> **EXTRAIT DE PAGE**
* * *

ITER : au cœur de la cryogénie extrême
Depuis 2012, Air Liquide a signé plusieurs contrats pour la conception et la fabrication de lignes cryogéniques pour le projet ITER. Pour Suzanne Roy, directrice du programme ITER chez Air liquide, le leadership de son groupe dans la cryogénie extrême est au service des projets scientifiques majeurs. Interview.
Pouvez-vous nous rappeler rapidement ce qu’est le projet ITER ?
ITER, qui signifie Le chemin en latin, est un projet expérimental international très ambitieux regroupant la Russie, l’Inde, la Chine, le Japon, la Corée du Sud, les États-Unis et l’Union européenne. C’est le chemin vers une solution énergétique avec la construction d’un Tokamak qui doit démontrer la faisabilité de la fusion nucléaire. Concrètement, ITER est un réacteur en cours de construction à Saint-Paul-Lez-Durance dans le sud de la France. Cette machine doit démontrer que la fusion peut être une source d’énergie à grande échelle non émettrice de CO2 dont l’objectif est de produire de l’électricité. Cette technologie est la clé d’une énergie quasi-illimitée, sûre et peu polluante. L’usine cryogénique conçue par Air Liquide est un élément clé du dispositif dont elle assure le refroidissement.

* * *

> **CONSIGNES**
1: D'après l'extrait sur ITER, pourquoi l'usine cryogénique conçue par Air Liquide est-elle un élément clé du dispositif ? Répondez en une à trois phrases.
2: Énumérez tous les partenaires que l'extrait sur ITER cite comme membres de ce projet international.
3: Selon l'extrait sur ITER, où le réacteur est-il en cours de construction ?

> **DONNÉES BRUTES**
* * *

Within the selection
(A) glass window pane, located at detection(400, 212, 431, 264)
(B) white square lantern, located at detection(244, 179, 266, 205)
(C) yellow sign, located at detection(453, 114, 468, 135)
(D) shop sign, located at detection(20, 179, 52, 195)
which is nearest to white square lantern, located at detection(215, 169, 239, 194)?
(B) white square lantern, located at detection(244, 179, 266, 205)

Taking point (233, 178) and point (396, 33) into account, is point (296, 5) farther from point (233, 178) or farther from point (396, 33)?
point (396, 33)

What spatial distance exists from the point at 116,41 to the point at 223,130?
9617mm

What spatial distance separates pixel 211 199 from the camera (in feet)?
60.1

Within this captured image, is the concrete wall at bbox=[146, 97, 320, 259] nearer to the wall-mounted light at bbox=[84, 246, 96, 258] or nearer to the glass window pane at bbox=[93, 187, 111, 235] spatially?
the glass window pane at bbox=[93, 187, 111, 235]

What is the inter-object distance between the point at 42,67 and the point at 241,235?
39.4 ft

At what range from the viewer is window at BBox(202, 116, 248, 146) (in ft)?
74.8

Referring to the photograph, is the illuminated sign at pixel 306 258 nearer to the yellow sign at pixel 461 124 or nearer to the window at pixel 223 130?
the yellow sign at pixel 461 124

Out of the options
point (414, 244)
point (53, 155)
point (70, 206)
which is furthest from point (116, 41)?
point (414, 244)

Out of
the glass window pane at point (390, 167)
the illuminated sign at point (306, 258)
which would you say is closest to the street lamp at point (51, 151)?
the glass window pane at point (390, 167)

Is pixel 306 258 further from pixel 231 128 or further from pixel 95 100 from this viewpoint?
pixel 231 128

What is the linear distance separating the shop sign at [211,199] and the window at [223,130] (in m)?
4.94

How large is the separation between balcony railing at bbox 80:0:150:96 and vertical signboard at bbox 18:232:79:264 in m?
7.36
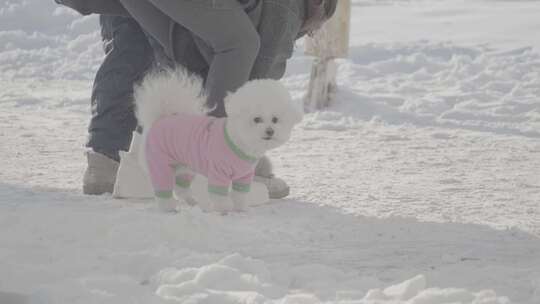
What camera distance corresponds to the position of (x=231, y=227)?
120 inches

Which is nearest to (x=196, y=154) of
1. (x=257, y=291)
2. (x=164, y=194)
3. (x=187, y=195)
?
(x=164, y=194)

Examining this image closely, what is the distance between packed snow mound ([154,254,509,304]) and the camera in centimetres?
222

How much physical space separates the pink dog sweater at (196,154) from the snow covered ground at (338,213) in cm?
14

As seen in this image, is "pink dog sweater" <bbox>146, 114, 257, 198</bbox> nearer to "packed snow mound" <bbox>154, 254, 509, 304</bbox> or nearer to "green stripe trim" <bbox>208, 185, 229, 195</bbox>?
"green stripe trim" <bbox>208, 185, 229, 195</bbox>

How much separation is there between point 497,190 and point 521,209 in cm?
36

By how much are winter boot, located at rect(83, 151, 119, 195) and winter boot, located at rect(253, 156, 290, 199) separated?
578 millimetres

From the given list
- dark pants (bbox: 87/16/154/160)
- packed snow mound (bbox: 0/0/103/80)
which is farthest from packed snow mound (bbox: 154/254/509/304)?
packed snow mound (bbox: 0/0/103/80)

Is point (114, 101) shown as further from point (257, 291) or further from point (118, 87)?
point (257, 291)

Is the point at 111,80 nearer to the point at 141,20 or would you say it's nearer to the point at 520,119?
the point at 141,20

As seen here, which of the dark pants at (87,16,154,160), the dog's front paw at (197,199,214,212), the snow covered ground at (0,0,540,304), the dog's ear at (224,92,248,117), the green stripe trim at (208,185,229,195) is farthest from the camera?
the dark pants at (87,16,154,160)

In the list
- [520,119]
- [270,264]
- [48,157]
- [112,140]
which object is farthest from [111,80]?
[520,119]

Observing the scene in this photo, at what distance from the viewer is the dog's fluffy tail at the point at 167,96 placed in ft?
10.7

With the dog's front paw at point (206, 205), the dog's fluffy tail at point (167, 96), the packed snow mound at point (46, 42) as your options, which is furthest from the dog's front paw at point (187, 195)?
the packed snow mound at point (46, 42)

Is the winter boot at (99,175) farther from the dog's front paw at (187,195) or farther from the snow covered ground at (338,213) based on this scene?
the dog's front paw at (187,195)
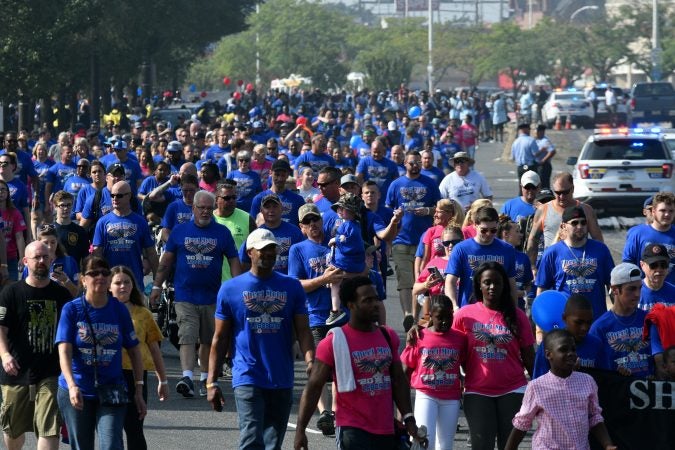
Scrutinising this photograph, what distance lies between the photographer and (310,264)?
12.3m

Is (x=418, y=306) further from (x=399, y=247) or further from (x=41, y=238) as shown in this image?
(x=41, y=238)

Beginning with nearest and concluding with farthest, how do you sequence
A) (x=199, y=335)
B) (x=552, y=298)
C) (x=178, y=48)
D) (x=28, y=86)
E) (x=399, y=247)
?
(x=552, y=298) < (x=199, y=335) < (x=399, y=247) < (x=28, y=86) < (x=178, y=48)

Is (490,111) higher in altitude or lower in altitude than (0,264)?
lower

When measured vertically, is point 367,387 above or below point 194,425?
above

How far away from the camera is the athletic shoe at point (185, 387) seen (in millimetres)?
13352

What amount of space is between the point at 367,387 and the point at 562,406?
3.15ft

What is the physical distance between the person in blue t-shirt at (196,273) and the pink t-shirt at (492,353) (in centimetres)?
386

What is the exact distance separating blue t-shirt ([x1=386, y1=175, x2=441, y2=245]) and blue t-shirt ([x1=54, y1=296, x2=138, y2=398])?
7862 millimetres

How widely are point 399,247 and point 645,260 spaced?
6410 millimetres

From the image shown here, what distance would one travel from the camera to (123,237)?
1429 centimetres

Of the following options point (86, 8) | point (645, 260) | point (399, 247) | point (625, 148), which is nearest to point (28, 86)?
point (86, 8)

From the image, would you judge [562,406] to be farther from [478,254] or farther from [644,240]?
[644,240]

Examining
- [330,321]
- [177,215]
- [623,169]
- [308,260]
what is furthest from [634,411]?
[623,169]

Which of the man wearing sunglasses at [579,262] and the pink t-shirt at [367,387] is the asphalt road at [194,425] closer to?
the man wearing sunglasses at [579,262]
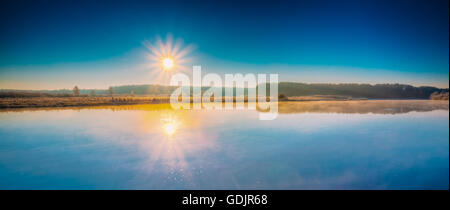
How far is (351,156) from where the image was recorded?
5.98 m

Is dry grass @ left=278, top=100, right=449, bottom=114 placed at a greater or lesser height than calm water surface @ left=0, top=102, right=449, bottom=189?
greater

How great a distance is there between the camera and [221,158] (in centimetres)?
569

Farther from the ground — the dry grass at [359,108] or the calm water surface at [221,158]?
the dry grass at [359,108]

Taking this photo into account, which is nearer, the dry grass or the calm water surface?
the calm water surface

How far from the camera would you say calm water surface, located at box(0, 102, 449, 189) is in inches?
175

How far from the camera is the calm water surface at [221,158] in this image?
444cm

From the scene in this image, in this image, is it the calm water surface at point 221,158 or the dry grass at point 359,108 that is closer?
the calm water surface at point 221,158

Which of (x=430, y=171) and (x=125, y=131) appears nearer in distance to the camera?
(x=430, y=171)

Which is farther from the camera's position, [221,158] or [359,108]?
[359,108]
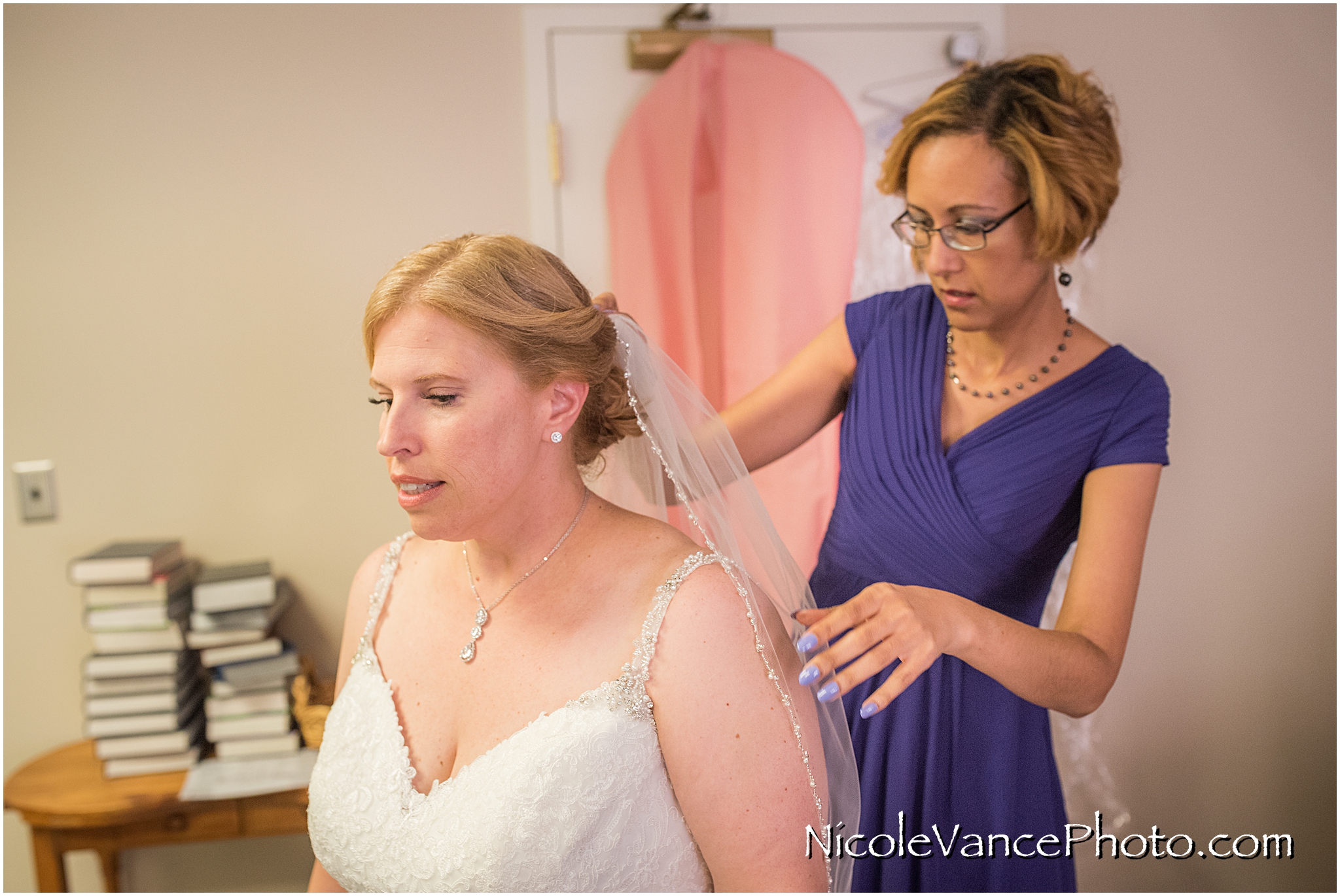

* * *

> **CORRIGÉ PAR CONSIGNE**
1: L'usine cryogénique conçue par Air Liquide est un élément clé du dispositif parce qu'elle en assure le refroidissement.

2:
- la Russie
- l'Inde
- la Chine
- le Japon
- la Corée du Sud
- les États-Unis
- l'Union européenne

3: À Saint-Paul-Lez-Durance, dans le sud de la France.